| What to do |
Return the data lines unchanged, from the line containing "Does patch of" through the last line of the data, and nothing else.

| Spatial data with pictures |
————

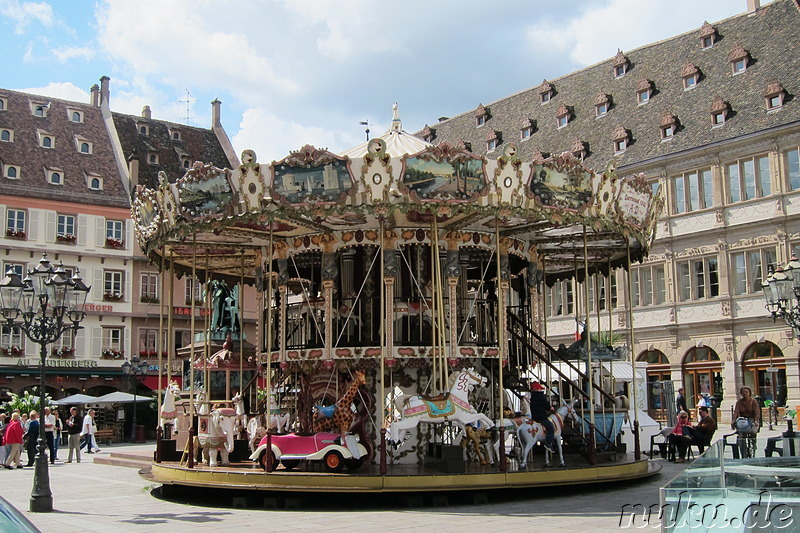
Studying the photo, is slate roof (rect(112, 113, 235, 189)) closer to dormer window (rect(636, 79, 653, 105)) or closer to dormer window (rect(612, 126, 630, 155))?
dormer window (rect(612, 126, 630, 155))

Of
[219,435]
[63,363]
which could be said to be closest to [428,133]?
[63,363]

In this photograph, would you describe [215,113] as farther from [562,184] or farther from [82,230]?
[562,184]

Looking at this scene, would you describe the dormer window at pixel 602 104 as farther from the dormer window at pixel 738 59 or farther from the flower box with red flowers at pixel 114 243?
the flower box with red flowers at pixel 114 243

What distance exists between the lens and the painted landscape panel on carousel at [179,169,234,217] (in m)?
16.5

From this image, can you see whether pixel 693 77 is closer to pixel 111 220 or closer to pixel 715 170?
pixel 715 170

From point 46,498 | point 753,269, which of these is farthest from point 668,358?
point 46,498

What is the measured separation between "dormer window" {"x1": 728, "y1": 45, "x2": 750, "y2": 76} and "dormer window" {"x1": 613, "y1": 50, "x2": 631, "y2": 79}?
23.1 feet

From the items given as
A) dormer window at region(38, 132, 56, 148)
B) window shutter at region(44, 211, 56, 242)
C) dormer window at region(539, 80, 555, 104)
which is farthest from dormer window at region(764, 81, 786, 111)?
dormer window at region(38, 132, 56, 148)

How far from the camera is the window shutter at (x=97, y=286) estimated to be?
50.3 m

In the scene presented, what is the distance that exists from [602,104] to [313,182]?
3610 cm

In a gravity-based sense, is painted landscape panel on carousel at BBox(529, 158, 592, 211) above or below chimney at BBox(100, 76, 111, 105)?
below

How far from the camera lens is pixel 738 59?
43.0 m

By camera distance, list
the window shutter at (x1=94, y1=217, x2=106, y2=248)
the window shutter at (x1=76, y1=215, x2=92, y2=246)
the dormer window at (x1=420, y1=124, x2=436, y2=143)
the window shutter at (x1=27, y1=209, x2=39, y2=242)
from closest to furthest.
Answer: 1. the window shutter at (x1=27, y1=209, x2=39, y2=242)
2. the window shutter at (x1=76, y1=215, x2=92, y2=246)
3. the window shutter at (x1=94, y1=217, x2=106, y2=248)
4. the dormer window at (x1=420, y1=124, x2=436, y2=143)

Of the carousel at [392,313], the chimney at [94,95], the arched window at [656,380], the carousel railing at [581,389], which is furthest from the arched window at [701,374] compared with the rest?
the chimney at [94,95]
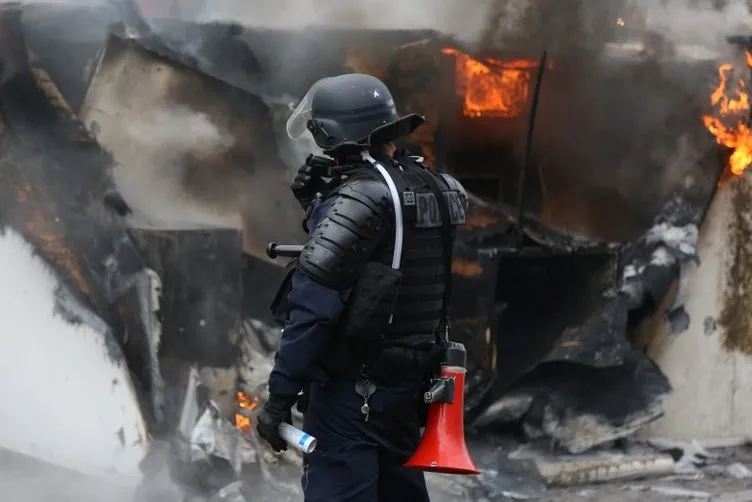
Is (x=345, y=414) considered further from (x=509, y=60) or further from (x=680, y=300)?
(x=680, y=300)

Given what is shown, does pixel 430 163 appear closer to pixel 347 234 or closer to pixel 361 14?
pixel 361 14

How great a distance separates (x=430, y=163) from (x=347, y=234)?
224cm

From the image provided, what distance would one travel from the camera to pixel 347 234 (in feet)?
8.75

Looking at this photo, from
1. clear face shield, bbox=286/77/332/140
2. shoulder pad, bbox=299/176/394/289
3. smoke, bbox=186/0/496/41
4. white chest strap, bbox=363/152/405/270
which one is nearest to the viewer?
shoulder pad, bbox=299/176/394/289

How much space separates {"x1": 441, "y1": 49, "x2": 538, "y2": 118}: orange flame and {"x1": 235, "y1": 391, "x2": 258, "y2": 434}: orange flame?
1972 millimetres

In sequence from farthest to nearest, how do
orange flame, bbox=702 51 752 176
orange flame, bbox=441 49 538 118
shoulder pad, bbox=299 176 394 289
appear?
orange flame, bbox=702 51 752 176 → orange flame, bbox=441 49 538 118 → shoulder pad, bbox=299 176 394 289

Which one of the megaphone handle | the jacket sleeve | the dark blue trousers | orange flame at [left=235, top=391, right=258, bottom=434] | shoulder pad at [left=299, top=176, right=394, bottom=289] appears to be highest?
shoulder pad at [left=299, top=176, right=394, bottom=289]

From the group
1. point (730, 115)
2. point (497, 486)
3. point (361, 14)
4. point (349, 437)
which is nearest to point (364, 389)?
point (349, 437)

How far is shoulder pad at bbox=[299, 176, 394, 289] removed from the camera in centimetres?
266

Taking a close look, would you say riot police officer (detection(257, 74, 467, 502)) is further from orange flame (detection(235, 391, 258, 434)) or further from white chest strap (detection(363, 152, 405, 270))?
orange flame (detection(235, 391, 258, 434))

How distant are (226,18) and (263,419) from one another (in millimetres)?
2337

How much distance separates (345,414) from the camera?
113 inches

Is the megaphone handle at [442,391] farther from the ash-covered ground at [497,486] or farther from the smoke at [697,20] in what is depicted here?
the smoke at [697,20]

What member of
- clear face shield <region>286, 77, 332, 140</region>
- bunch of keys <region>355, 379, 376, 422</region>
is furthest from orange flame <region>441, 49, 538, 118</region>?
bunch of keys <region>355, 379, 376, 422</region>
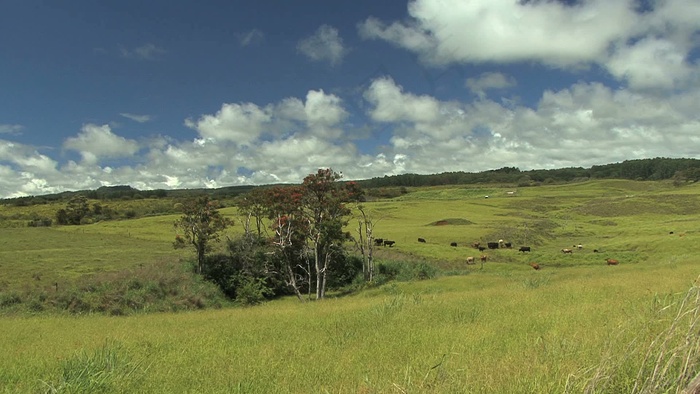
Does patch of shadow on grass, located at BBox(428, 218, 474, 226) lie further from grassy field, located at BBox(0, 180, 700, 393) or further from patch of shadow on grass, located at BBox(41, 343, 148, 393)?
patch of shadow on grass, located at BBox(41, 343, 148, 393)

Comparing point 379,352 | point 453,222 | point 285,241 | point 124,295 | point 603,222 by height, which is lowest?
point 603,222

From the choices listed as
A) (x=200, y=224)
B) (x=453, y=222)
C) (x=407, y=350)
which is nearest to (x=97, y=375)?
(x=407, y=350)

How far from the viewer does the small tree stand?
4694cm

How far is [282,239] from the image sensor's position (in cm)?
4484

————

| Final answer |
Does patch of shadow on grass, located at BBox(428, 218, 474, 226) lie further from grassy field, located at BBox(0, 180, 700, 393) or further from patch of shadow on grass, located at BBox(41, 343, 148, 393)?
patch of shadow on grass, located at BBox(41, 343, 148, 393)

Comparing point 379,352 | point 453,222 | point 285,241 | point 124,295 | point 603,222 by height, which is lowest?
point 603,222

From the choices listed as
A) (x=200, y=224)
B) (x=453, y=222)
C) (x=407, y=350)
which is nearest to (x=97, y=375)?
(x=407, y=350)

How far from the viewer does the small tree stand?
4694cm

How far is [282,239] from the image sensor's position (in cm)?
4484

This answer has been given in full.